Stored dataset items
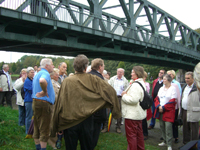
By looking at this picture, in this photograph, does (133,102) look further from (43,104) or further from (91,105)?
(43,104)

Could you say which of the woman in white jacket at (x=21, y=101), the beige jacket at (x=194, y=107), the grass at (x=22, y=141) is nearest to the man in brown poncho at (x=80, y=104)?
the grass at (x=22, y=141)

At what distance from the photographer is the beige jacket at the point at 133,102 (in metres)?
3.64

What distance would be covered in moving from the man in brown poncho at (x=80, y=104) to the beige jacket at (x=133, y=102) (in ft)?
2.96

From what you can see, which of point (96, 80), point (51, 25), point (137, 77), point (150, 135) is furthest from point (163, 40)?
point (96, 80)

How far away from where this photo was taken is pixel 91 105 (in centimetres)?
269

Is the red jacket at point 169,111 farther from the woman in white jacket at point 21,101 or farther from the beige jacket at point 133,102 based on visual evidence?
the woman in white jacket at point 21,101

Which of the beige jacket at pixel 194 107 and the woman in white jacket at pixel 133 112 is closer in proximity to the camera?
the woman in white jacket at pixel 133 112

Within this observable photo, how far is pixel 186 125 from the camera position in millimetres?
4812

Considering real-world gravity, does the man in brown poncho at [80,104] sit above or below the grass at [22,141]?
above

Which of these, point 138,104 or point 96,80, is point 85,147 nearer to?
→ point 96,80

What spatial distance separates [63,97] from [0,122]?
3717 millimetres

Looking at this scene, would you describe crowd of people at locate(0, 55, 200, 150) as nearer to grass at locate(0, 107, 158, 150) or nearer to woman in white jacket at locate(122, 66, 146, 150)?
woman in white jacket at locate(122, 66, 146, 150)

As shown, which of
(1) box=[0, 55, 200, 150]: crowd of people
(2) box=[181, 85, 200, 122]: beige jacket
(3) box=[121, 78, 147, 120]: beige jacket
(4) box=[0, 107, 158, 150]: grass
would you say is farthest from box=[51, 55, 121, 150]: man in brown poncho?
(2) box=[181, 85, 200, 122]: beige jacket

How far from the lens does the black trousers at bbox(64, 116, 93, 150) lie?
2699mm
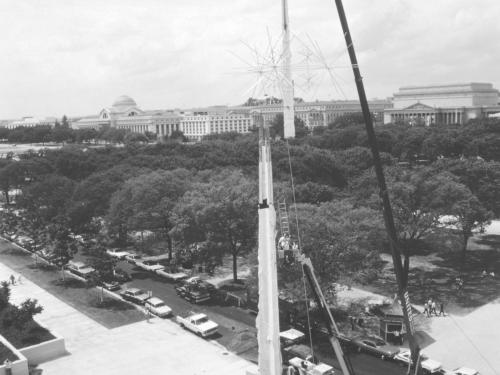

Exercise: Rewrite every record above with "man in brown poncho" replaced by "man in brown cloak" and nothing else changed. Omit the pictures from your output.

Answer below:
By looking at this picture, in this photograph, does (133,102) look further from (43,104) or further from (91,105)?
(43,104)

Could you say which of the woman in white jacket at (x=21, y=101), the beige jacket at (x=194, y=107), the grass at (x=22, y=141) is nearest to the man in brown cloak at (x=80, y=104)?
the grass at (x=22, y=141)

At what distance from the photographer is the beige jacket at the point at 133,102 (in metres)?
3.64

What distance would be covered in moving from the man in brown cloak at (x=80, y=104) to the beige jacket at (x=133, y=102) (in ft)?
2.96

From what you can see, which of point (96, 80), point (51, 25), point (137, 77), point (150, 135) is furthest from point (163, 40)?
point (96, 80)

How far away from where this photo was taken is pixel 91 105 (in centimetres)?
269

Is the red jacket at point 169,111 farther from the woman in white jacket at point 21,101 or farther from the beige jacket at point 133,102 based on visual evidence?
the woman in white jacket at point 21,101

Which of the beige jacket at pixel 194 107 and the woman in white jacket at pixel 133 112 is closer in proximity to the camera?
the woman in white jacket at pixel 133 112

Within this observable photo, how far is pixel 186 125 from the camera position in millimetres?
4812

Considering real-world gravity, does the man in brown cloak at [80,104] sit above or below the grass at [22,141]?
above

Which of these, point 138,104 or point 96,80, is point 85,147 nearer to?
→ point 96,80

What spatial distance separates [63,97] from [0,122]?
3717 millimetres

Looking at this scene, would you describe crowd of people at locate(0, 55, 200, 150) as nearer to grass at locate(0, 107, 158, 150) or nearer to woman in white jacket at locate(122, 66, 146, 150)?
woman in white jacket at locate(122, 66, 146, 150)

As shown, which of
(1) box=[0, 55, 200, 150]: crowd of people
(2) box=[181, 85, 200, 122]: beige jacket
(3) box=[121, 78, 147, 120]: beige jacket
(4) box=[0, 107, 158, 150]: grass
would you say is farthest from box=[51, 55, 121, 150]: man in brown cloak?
(2) box=[181, 85, 200, 122]: beige jacket

How far from the lens does the black trousers at bbox(64, 116, 93, 150) lie?
2699mm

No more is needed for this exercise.